EXCERPTED TEXT:
* * * * * * * * *

Ah, technology—what miracles it has wrought!
It’s given us modern air travel, that interweb thing, even drones and video games and little satellite-linked personal locating devices in all our pockets and purses. If you’re a modern homeowner, it’s given you just about everything inside and outside your house, unless you live in a Queen Anne-vintage mansion without indoor plumbing or electric lights.
And in the kitchen, it’s now given us the solid surface countertop.
Otherwise known by a few dominant brands like Corian, Nevamar and Wilsonart, these solid surface countertops took over where laminates like Formica left off. They combined the benefits of high-tech, almost impervious surfaces with the look of more natural materials (sometimes), and they’ve made countertops colorful, pretty much maintenance-free, and almost cook- and child-proof.
First on the market in the early 1980’s when DuPont invented Corian, manufacturers now number in the double digits, including Durat, Staron, Nevamar, Wilsonart and LG Hausys Hi-Macs. Even Formica now makes solid surface countertops. They’re usually variations on the original Corian formula, blending polyester and acrylic resins with powdered pigments and fillers and then casting them into a variety of seam-concealing countertops. Unlike laminates, the majority of the thickness of a solid surface countertop consists of the same material, which makes them more durable and even repairable.

* * * * * * * * *

EXTRACTED MATERIAL:
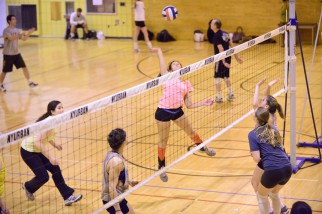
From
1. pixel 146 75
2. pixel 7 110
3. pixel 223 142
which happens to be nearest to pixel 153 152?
pixel 223 142

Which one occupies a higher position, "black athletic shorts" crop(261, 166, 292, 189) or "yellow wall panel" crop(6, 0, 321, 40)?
"yellow wall panel" crop(6, 0, 321, 40)

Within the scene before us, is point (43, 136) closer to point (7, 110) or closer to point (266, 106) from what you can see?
point (266, 106)

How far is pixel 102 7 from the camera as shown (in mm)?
30469

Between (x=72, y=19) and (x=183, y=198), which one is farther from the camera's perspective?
(x=72, y=19)

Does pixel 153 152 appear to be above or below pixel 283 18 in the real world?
Answer: below

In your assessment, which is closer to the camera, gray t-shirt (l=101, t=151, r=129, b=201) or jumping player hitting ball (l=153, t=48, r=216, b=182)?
gray t-shirt (l=101, t=151, r=129, b=201)

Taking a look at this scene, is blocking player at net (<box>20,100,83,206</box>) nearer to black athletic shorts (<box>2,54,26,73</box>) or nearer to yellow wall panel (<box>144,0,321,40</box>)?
black athletic shorts (<box>2,54,26,73</box>)

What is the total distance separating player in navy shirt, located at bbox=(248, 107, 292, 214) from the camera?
7961 mm

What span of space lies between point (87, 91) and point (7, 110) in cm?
275

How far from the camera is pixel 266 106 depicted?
8820 millimetres

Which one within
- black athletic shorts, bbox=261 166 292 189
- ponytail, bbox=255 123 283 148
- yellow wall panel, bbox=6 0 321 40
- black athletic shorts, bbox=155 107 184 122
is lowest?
black athletic shorts, bbox=261 166 292 189

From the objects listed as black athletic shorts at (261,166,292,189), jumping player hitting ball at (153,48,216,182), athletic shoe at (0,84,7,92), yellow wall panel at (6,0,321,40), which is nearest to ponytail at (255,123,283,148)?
black athletic shorts at (261,166,292,189)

* * * * * * * * *

ACTIONS TO TAKE:
1 – Decide whether each statement agrees with the text on solid surface countertops, answering yes or no and quoting the words of the text that settle it.
(a) DuPont's invention of Corian put solid surface countertops on the market in the early 1980s.
(b) Formica makes laminates but not solid surface countertops.
(c) Most of the thickness of a solid surface countertop consists of the same material.
2 – According to the text on solid surface countertops, what does the original Corian formula blend?

OUTPUTS FOR THE TASKS:
1 –
(a) Yes: "First on the market in the early 1980’s when DuPont invented Corian."
(b) No: "Even Formica now makes solid surface countertops."
(c) Yes: "the majority of the thickness of a solid surface countertop consists of the same material."

2 – It blends polyester and acrylic resins with powdered pigments and fillers.